Masked And Anonymous

Attention Cohen Brother’s fans. Attention Netflix fans. Attention Bob Dylan Fans. And others I am sure. I just finished watching and rewatching Masked And Anonymous via the good people of Netflix. This is a fun film that apparently all of Hollywood showed up for – Jessica Lange, Jeff Bridges, Val Kilmer, Christian Slater, Christopher Penn, Luke Wilson, Penelope Cruz, John Goodman, Ed Harris, Mickey Rourke and of course in a rare cinematic treat, Bob Dylan, who plays a misunderstood, aging,mythic troubadour. (That’s not typecasting, is it?)
This is a funny, poignant, jumbled narrative film that is still, after two viewings, difficult to fully explain. It is almost like trying to explain what a Dylan song is about. You are delighted byt he fancy wordplay (the screen play is manic and magical) and your follow the plot easily enough but at the end, you are stuck trying to explain exactly what it is about. Dylan plays Jake Fate, who is broken out of jail by Uncle Sweetheart to play a benefit concert of the disenfranchised political victims of a recent US civil war. Jessica Lange plays Nina Veronica, the network TV executive who is trying to get the benefit concert televised. The rest of the story reads as an adapted version of the Passion Play, but who is the Christ figure?

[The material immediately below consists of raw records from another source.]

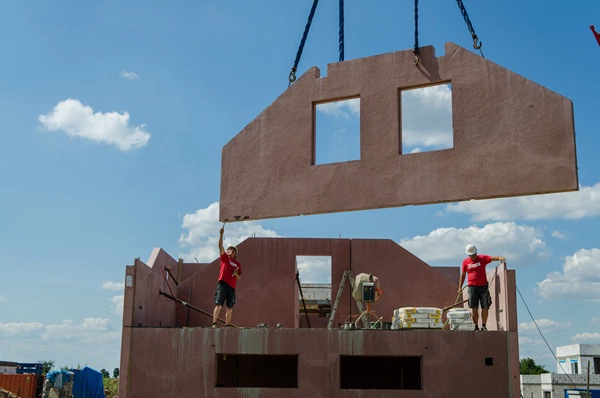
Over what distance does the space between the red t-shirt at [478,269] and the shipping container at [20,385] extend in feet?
43.6

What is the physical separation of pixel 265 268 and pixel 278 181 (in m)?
6.09

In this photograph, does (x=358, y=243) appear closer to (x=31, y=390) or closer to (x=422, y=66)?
(x=422, y=66)

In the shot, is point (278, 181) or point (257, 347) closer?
point (278, 181)

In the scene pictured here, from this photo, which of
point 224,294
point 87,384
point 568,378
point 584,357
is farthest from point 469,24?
point 584,357

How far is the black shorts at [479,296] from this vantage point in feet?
42.2

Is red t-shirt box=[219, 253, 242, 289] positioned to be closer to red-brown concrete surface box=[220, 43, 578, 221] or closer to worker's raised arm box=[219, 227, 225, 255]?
worker's raised arm box=[219, 227, 225, 255]

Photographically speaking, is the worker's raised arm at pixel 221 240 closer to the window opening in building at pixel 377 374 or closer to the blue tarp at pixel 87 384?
the window opening in building at pixel 377 374

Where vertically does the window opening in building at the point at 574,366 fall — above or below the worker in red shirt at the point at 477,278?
below

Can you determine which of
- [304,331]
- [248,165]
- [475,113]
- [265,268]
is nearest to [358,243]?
[265,268]

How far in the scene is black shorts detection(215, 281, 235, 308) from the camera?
1270cm

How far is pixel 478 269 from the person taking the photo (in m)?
12.8

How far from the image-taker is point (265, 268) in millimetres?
16703

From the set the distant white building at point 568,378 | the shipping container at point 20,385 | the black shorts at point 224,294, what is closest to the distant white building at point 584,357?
the distant white building at point 568,378

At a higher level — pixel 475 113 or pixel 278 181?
pixel 475 113
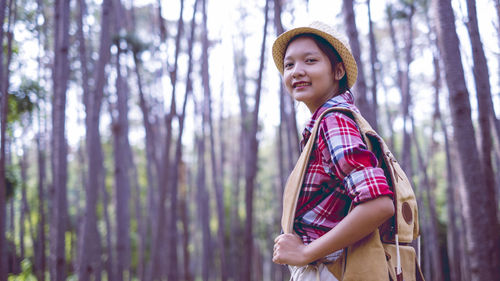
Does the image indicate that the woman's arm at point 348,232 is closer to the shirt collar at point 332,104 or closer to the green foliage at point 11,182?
the shirt collar at point 332,104

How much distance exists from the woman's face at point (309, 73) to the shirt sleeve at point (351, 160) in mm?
158

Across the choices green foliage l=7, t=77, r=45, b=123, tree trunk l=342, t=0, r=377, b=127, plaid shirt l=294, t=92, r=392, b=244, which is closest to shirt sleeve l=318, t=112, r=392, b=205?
plaid shirt l=294, t=92, r=392, b=244

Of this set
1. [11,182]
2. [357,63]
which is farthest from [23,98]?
[357,63]

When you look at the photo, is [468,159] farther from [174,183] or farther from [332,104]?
[174,183]

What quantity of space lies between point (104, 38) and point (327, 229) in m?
3.54

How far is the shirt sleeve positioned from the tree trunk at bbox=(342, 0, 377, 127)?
2.08 m

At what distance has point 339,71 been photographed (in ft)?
3.82

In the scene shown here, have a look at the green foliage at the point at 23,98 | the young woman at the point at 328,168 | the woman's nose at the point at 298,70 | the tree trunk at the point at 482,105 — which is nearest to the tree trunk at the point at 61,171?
the green foliage at the point at 23,98

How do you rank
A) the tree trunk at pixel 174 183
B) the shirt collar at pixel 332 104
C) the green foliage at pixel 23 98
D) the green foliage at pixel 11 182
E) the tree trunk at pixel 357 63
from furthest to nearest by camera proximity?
1. the green foliage at pixel 11 182
2. the green foliage at pixel 23 98
3. the tree trunk at pixel 174 183
4. the tree trunk at pixel 357 63
5. the shirt collar at pixel 332 104

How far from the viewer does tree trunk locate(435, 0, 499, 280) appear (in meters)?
2.76

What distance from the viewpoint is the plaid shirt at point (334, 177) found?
34.9 inches

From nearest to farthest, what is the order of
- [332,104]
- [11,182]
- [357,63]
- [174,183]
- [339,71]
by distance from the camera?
[332,104] < [339,71] < [357,63] < [174,183] < [11,182]

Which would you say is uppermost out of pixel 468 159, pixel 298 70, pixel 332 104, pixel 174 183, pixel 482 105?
pixel 482 105

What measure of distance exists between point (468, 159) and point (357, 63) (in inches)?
41.1
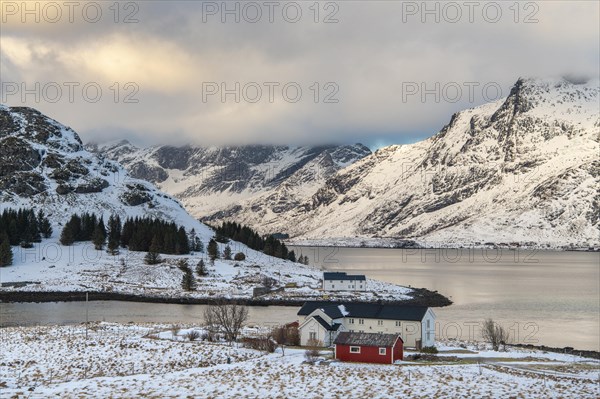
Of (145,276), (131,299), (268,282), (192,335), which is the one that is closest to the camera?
(192,335)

Uncle Sweetheart, Jake Fate, reporter/journalist Tom Friend (Jeff Bridges) or Fate’s friend, confidant and protector Bobby Cupid (Luke Wilson)?
This is a fun film and highly worth a rental, or for Dylan fans, a purchase. The soundtrack is phenomenal, including Dylan covers by Jerry Garcia and the Grateful dead along with some international styled covers in Spanish (Los Lobos) , Italian and even Turkish, not to mention some new and old gems by Dylan and his touring band, featuring 80s mini star, Johnny Sexton.